Thomas Tuchel has made it clear England are in no rush with Bukayo Saka. The winger was brought on in the 72nd minute against Croatia in Arlington, Texas, after missing five matches in April because of an Achilles issue, and Tuchel has already said the last game in the group is the moment for Saka to start.

Why England seem set to hold Saka back

Tuchel's wording was pretty direct. "Bukayo is ready and will get more and more ready. Once we get to the last game in the group it is the moment," he said. He added that Saka was strong in small spaces in training, but the message is still one of caution rather than urgency.
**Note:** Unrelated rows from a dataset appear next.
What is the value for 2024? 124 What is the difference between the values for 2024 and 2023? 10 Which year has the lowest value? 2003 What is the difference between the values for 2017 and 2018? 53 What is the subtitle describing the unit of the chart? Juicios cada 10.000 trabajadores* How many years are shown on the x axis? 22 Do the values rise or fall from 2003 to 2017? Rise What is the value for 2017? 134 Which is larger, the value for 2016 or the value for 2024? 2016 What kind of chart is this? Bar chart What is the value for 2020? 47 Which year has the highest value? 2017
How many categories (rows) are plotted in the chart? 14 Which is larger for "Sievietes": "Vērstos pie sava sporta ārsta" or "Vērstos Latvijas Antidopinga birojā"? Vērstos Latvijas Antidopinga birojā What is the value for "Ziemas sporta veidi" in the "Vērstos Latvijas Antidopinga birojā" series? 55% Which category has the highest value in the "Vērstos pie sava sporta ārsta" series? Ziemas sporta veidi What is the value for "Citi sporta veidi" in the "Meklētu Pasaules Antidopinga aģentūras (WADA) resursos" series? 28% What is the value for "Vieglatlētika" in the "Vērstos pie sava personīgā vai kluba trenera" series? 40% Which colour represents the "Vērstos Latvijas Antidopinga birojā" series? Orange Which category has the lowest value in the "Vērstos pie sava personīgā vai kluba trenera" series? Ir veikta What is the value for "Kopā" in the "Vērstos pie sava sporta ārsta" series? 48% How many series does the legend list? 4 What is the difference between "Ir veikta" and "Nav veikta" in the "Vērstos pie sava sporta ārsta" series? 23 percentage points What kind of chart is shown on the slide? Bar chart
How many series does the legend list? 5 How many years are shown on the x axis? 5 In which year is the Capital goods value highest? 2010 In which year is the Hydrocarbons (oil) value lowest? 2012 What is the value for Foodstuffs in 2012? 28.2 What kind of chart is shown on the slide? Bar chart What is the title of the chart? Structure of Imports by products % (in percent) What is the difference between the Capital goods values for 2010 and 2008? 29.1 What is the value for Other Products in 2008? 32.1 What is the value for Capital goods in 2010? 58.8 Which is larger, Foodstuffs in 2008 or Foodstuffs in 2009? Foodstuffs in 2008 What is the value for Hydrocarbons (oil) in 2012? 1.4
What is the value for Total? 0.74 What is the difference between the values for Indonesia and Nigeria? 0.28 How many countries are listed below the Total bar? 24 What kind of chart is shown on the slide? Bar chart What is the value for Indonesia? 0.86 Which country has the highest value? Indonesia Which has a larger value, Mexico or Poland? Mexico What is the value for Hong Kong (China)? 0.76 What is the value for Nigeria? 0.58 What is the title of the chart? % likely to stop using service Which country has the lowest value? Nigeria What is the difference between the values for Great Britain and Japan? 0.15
That makes England's next fixture against England vs Ghana look like the game he is most likely to be managed through, not started in. Saka only played 22 minutes against Croatia, and he still managed 1 assist in that cameo. Tuchel has a usable option, but not one he seems willing to overwork.

The wider schedule points in the same direction. England face Ghana on 2026-06-23 and Panama on 2026-06-27, which gives Tuchel room to keep Saka back and use him when the group stage opens up later. On current evidence, Panama looks like the cleaner fit for a start.

Kane and Rice are the bigger fitness relief

England's other concern is smaller than it first looked. Declan Rice was substituted after 72 minutes against Croatia with lower back and upper hamstring discomfort, but Tuchel said he did not want to take any risks and Rice reassured him afterwards that it was good and nothing big to worry about.

Harry Kane also looks fine. He wore heavy strapping on his left leg after the Croatia match, but England's medical staff treated it as cramp management rather than injury. Kane had already scored 2 goals in that game, so England are not dealing with a shortage of firepower even if Saka is eased in carefully.

For Tuchel, that leaves the selection call looking more like workload management than alarm. Marcus Rashford scored England's final goal in an 18-minute cameo, while Noni Madueke won the penalty for Kane's opener. Saka is still part of the attacking plan, but the signs point to patience first and a start later.